**DIRECTIONS FOR THIS TASK**:
With no edits of any kind, print each record that follows.

**PROVIDED RECORDS**:
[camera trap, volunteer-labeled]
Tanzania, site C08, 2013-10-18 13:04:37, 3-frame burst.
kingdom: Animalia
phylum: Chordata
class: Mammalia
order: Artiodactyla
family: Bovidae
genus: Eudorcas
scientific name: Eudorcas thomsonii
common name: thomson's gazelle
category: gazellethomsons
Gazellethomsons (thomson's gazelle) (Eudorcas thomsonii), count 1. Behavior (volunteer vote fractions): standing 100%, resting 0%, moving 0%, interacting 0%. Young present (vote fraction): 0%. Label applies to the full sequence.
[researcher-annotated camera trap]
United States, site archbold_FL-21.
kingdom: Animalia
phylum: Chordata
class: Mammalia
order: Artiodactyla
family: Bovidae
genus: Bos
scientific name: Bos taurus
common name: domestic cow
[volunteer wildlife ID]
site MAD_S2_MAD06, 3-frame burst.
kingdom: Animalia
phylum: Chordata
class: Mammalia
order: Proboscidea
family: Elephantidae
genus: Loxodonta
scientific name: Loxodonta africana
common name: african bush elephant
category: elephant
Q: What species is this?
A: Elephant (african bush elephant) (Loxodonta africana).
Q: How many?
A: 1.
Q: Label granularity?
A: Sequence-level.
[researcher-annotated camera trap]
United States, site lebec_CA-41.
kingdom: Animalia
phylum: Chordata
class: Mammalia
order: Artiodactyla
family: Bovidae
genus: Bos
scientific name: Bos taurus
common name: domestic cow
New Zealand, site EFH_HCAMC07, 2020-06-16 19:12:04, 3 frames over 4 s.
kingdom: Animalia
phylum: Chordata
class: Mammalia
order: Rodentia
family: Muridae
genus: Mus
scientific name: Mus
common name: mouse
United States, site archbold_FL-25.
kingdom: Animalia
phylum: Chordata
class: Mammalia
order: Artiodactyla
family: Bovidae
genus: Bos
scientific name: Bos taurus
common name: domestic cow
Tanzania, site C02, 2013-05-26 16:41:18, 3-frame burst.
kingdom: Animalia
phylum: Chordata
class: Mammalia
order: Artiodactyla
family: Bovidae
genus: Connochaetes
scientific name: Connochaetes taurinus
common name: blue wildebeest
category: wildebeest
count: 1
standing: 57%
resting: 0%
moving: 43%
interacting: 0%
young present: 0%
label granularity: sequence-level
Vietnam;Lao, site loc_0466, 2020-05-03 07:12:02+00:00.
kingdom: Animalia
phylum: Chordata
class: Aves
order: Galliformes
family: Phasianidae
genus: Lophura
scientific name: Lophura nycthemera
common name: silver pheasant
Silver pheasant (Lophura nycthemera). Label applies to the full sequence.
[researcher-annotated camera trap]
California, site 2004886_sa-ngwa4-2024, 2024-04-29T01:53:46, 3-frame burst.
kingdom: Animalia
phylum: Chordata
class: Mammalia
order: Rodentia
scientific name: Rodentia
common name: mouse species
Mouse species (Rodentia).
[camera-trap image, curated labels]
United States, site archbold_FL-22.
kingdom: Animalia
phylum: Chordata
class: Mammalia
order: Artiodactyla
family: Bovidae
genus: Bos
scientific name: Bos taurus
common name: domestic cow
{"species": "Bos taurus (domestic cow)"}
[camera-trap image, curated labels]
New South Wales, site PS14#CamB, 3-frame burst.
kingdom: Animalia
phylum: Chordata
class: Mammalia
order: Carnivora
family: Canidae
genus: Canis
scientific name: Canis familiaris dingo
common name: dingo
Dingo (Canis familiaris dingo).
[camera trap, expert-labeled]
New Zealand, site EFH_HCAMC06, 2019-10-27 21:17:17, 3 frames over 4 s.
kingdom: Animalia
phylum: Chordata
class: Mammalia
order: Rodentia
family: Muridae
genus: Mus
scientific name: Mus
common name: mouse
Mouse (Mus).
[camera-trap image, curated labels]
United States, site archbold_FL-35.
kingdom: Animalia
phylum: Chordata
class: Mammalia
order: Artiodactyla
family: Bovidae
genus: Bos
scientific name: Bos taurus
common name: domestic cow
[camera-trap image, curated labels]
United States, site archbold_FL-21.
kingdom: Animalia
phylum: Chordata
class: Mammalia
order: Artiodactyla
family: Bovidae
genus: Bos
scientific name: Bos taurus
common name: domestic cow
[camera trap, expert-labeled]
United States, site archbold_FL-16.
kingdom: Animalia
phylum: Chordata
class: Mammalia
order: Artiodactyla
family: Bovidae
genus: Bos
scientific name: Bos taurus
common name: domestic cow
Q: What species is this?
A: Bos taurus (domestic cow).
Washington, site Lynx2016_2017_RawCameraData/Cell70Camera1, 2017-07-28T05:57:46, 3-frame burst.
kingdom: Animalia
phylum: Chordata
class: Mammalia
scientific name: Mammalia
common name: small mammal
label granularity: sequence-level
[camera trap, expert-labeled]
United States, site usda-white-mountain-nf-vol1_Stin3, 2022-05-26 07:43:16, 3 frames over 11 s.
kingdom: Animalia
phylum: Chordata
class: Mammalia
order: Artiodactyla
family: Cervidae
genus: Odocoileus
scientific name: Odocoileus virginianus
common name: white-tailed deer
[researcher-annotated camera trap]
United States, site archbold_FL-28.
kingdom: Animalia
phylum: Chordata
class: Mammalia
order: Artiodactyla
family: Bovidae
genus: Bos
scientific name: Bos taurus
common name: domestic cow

**SOLVED PROBLEM**:
[camera trap, volunteer-labeled]
Tanzania, site C08, 2013-10-18 13:04:37, 3-frame burst.
kingdom: Animalia
phylum: Chordata
class: Mammalia
order: Artiodactyla
family: Bovidae
genus: Eudorcas
scientific name: Eudorcas thomsonii
common name: thomson's gazelle
category: gazellethomsons
Gazellethomsons (thomson's gazelle) (Eudorcas thomsonii), count 1. Behavior (volunteer vote fractions): standing 100%, resting 0%, moving 0%, interacting 0%. Young present (vote fraction): 0%. Label applies to the full sequence.
[researcher-annotated camera trap]
United States, site archbold_FL-21.
kingdom: Animalia
phylum: Chordata
class: Mammalia
order: Artiodactyla
family: Bovidae
genus: Bos
scientific name: Bos taurus
common name: domestic cow
[volunteer wildlife ID]
site MAD_S2_MAD06, 3-frame burst.
kingdom: Animalia
phylum: Chordata
class: Mammalia
order: Proboscidea
family: Elephantidae
genus: Loxodonta
scientific name: Loxodonta africana
common name: african bush elephant
category: elephant
Q: What species is this?
A: Elephant (african bush elephant) (Loxodonta africana).
Q: How many?
A: 1.
Q: Label granularity?
A: Sequence-level.
[researcher-annotated camera trap]
United States, site lebec_CA-41.
kingdom: Animalia
phylum: Chordata
class: Mammalia
order: Artiodactyla
family: Bovidae
genus: Bos
scientific name: Bos taurus
common name: domestic cow
New Zealand, site EFH_HCAMC07, 2020-06-16 19:12:04, 3 frames over 4 s.
kingdom: Animalia
phylum: Chordata
class: Mammalia
order: Rodentia
family: Muridae
genus: Mus
scientific name: Mus
common name: mouse
United States, site archbold_FL-25.
kingdom: Animalia
phylum: Chordata
class: Mammalia
order: Artiodactyla
family: Bovidae
genus: Bos
scientific name: Bos taurus
common name: domestic cow
Tanzania, site C02, 2013-05-26 16:41:18, 3-frame burst.
kingdom: Animalia
phylum: Chordata
class: Mammalia
order: Artiodactyla
family: Bovidae
genus: Connochaetes
scientific name: Connochaetes taurinus
common name: blue wildebeest
category: wildebeest
count: 1
standing: 57%
resting: 0%
moving: 43%
interacting: 0%
young present: 0%
label granularity: sequence-level
Vietnam;Lao, site loc_0466, 2020-05-03 07:12:02+00:00.
kingdom: Animalia
phylum: Chordata
class: Aves
order: Galliformes
family: Phasianidae
genus: Lophura
scientific name: Lophura nycthemera
common name: silver pheasant
Silver pheasant (Lophura nycthemera). Label applies to the full sequence.
[researcher-annotated camera trap]
California, site 2004886_sa-ngwa4-2024, 2024-04-29T01:53:46, 3-frame burst.
kingdom: Animalia
phylum: Chordata
class: Mammalia
order: Rodentia
scientific name: Rodentia
common name: mouse species
Mouse species (Rodentia).
[camera-trap image, curated labels]
United States, site archbold_FL-22.
kingdom: Animalia
phylum: Chordata
class: Mammalia
order: Artiodactyla
family: Bovidae
genus: Bos
scientific name: Bos taurus
common name: domestic cow
{"species": "Bos taurus (domestic cow)"}
[camera-trap image, curated labels]
New South Wales, site PS14#CamB, 3-frame burst.
kingdom: Animalia
phylum: Chordata
class: Mammalia
order: Carnivora
family: Canidae
genus: Canis
scientific name: Canis familiaris dingo
common name: dingo
Dingo (Canis familiaris dingo).
[camera trap, expert-labeled]
New Zealand, site EFH_HCAMC06, 2019-10-27 21:17:17, 3 frames over 4 s.
kingdom: Animalia
phylum: Chordata
class: Mammalia
order: Rodentia
family: Muridae
genus: Mus
scientific name: Mus
common name: mouse
Mouse (Mus).
[camera-trap image, curated labels]
United States, site archbold_FL-35.
kingdom: Animalia
phylum: Chordata
class: Mammalia
order: Artiodactyla
family: Bovidae
genus: Bos
scientific name: Bos taurus
common name: domestic cow
[camera-trap image, curated labels]
United States, site archbold_FL-21.
kingdom: Animalia
phylum: Chordata
class: Mammalia
order: Artiodactyla
family: Bovidae
genus: Bos
scientific name: Bos taurus
common name: domestic cow
[camera trap, expert-labeled]
United States, site archbold_FL-16.
kingdom: Animalia
phylum: Chordata
class: Mammalia
order: Artiodactyla
family: Bovidae
genus: Bos
scientific name: Bos taurus
common name: domestic cow
Q: What species is this?
A: Bos taurus (domestic cow).
Washington, site Lynx2016_2017_RawCameraData/Cell70Camera1, 2017-07-28T05:57:46, 3-frame burst.
kingdom: Animalia
phylum: Chordata
class: Mammalia
scientific name: Mammalia
common name: small mammal
label granularity: sequence-level
[camera trap, expert-labeled]
United States, site usda-white-mountain-nf-vol1_Stin3, 2022-05-26 07:43:16, 3 frames over 11 s.
kingdom: Animalia
phylum: Chordata
class: Mammalia
order: Artiodactyla
family: Cervidae
genus: Odocoileus
scientific name: Odocoileus virginianus
common name: white-tailed deer
[researcher-annotated camera trap]
United States, site archbold_FL-28.
kingdom: Animalia
phylum: Chordata
class: Mammalia
order: Artiodactyla
family: Bovidae
genus: Bos
scientific name: Bos taurus
common name: domestic cow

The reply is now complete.